Instructions for the task: Please rewrite the stretch of the forum post on SDR resizing from "3way resize ....?" through "invention :wink: ).", substituting "SegMem" for each "SM".

3way resize ....?

I have a connudrum … everything started when I went to implement TM again in a different manner (via segmented memory : SM, my invention :wink: ).
The good thing of SM is that I’m saving alot of memory which also means faster. At the same time it very much resembles group of Numenta-schematic-neurons.
I was surprised I can use SM as classifier out of the box :wink:
Then I can slap 3 2D buffers and via controlled flow of SDRs I get a TM.

What is more to ask ! BUT … making it work requires an algorithm for correct RESIZING of SDRs…

Initially I thought easy peasy … look Resize SDR , but as I tested more, simple-Resizing only works on simple two way resize
i.e. A <==> B, for Classifier SM that is OK (Data <=> Segmented-Memory)

[Collected data]
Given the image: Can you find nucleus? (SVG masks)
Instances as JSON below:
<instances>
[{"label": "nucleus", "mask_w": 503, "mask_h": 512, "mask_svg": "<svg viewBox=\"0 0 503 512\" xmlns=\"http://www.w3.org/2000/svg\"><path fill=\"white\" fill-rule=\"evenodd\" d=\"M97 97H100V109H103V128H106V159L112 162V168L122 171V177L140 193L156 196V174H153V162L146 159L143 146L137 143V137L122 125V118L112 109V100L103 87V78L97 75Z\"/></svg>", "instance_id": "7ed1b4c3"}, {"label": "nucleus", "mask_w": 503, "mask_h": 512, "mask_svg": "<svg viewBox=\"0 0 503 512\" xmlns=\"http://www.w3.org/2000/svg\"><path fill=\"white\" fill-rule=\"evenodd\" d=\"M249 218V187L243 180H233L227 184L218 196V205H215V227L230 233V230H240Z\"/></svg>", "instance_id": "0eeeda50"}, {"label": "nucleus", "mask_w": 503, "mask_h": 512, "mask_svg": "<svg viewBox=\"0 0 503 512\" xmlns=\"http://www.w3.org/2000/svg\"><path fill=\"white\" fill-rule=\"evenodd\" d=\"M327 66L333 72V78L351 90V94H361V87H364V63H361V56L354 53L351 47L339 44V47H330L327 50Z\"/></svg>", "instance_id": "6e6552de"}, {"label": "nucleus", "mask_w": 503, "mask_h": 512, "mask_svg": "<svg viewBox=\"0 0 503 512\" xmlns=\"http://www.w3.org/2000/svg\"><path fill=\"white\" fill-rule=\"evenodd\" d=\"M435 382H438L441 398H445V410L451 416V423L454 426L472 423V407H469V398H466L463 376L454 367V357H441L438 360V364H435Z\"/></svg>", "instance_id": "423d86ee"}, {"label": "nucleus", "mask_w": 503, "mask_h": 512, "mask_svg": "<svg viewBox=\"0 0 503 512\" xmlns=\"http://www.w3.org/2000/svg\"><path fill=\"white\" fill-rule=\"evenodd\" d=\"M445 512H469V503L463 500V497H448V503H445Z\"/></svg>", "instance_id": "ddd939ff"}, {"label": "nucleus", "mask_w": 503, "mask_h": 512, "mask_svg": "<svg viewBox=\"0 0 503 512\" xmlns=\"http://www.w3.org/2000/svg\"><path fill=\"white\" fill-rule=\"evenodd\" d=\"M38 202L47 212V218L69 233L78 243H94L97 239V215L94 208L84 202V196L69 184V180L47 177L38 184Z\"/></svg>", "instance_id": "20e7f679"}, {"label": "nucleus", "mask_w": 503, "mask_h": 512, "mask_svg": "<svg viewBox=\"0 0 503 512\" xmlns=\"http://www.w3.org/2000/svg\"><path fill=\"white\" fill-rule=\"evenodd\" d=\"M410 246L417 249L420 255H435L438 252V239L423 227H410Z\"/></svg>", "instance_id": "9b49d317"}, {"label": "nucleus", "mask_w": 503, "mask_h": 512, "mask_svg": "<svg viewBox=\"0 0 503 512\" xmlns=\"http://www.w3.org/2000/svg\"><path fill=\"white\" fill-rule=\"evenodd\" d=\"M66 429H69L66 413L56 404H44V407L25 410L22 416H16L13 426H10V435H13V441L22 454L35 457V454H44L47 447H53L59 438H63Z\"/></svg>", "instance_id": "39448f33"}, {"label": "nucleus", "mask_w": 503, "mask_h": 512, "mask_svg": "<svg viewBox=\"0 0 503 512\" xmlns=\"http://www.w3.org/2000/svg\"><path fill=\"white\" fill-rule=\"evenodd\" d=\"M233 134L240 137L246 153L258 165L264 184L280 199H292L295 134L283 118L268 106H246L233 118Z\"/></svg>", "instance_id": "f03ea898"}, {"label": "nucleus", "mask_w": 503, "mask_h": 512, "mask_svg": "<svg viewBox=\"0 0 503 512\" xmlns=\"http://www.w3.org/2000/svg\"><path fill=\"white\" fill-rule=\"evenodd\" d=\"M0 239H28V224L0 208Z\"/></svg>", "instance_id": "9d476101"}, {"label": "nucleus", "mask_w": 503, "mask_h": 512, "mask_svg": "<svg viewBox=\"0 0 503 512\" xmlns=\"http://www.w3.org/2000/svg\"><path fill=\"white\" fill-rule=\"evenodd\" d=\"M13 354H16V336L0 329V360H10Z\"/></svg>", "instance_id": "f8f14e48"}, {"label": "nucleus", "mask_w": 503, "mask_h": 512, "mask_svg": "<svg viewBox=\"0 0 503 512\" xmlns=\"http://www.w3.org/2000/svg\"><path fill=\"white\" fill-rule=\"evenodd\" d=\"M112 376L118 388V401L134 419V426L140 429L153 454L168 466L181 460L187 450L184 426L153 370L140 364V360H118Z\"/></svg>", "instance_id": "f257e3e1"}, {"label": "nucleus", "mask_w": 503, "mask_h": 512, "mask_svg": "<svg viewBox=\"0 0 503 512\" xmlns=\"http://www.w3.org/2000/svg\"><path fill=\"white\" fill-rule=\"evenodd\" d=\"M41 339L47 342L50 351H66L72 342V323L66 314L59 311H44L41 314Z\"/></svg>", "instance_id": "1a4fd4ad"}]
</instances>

Response for this exercise:
3way resize ....?

I have a connudrum … everything started when I went to implement TM again in a different manner (via segmented memory : SegMem, my invention :wink: ).